Suffering from a bad back, New York detective Ray Pluto fails to stop a hideous crime and is branded a loser by both press and colleagues. Distracted by the attentions of his attractive chiropractor, he finds dramatic events in his apartment building conspiring to thwart him further.
It's hard to classify Double Whammy, mainly because Double Whammy seems to have trouble classifying itself.
It's certainly part comedy - history repeats itself to a farcical extent for Ray, and his effeminate partner (Buscemi) offers some laughs - but it slings in the tragedy with a bravado that sits uneasily with its light tone. No less than six innocent people are killed in the first apparently comic sequence, and we're soon informed that Ray is bereaved of both wife and daughter in traditional cop thriller style.

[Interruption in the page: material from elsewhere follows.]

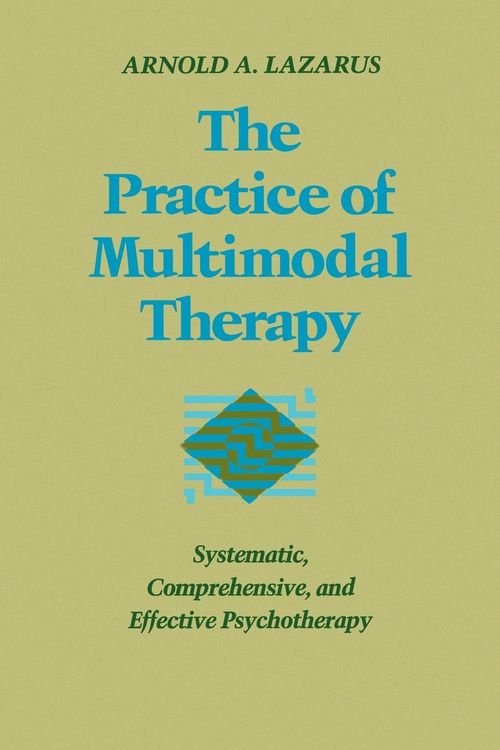The Practice of Multimodal Therapy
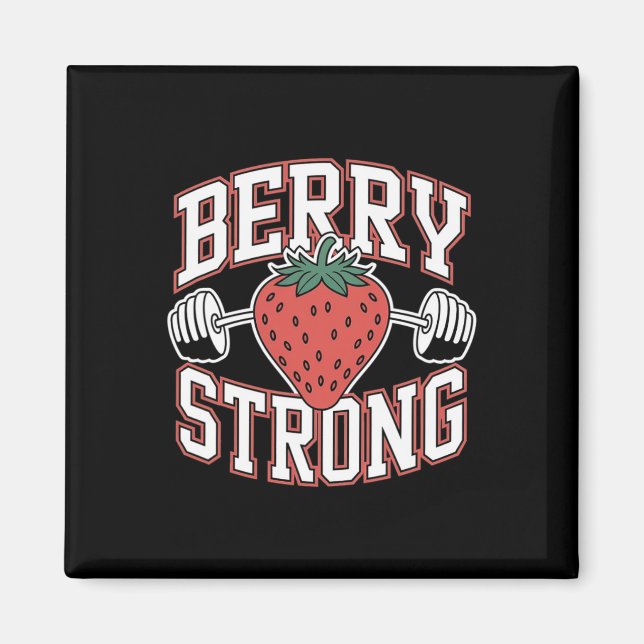 Íman Berry Strong - Funny Bodybuilding Workout Pun (Frente)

But there are precious few thrills to be found in a subplot that sees a daughter planning her own father's murder, as the characterisation is far too skimpy to give credence to such an emotionally complex storyline. A romance between Ray and his chiropractor (Hurley) is inoffensive enough, but veteran indie director DiCillo is at his most comfortable with quirky observational dialogue and inventive action. The scene where the screenwriter neighbours finally receive their true-crime inspiration is a delight.
Directionless and tonally confused, but surprisingly likeable thanks to an appealing central character and flashes of humour.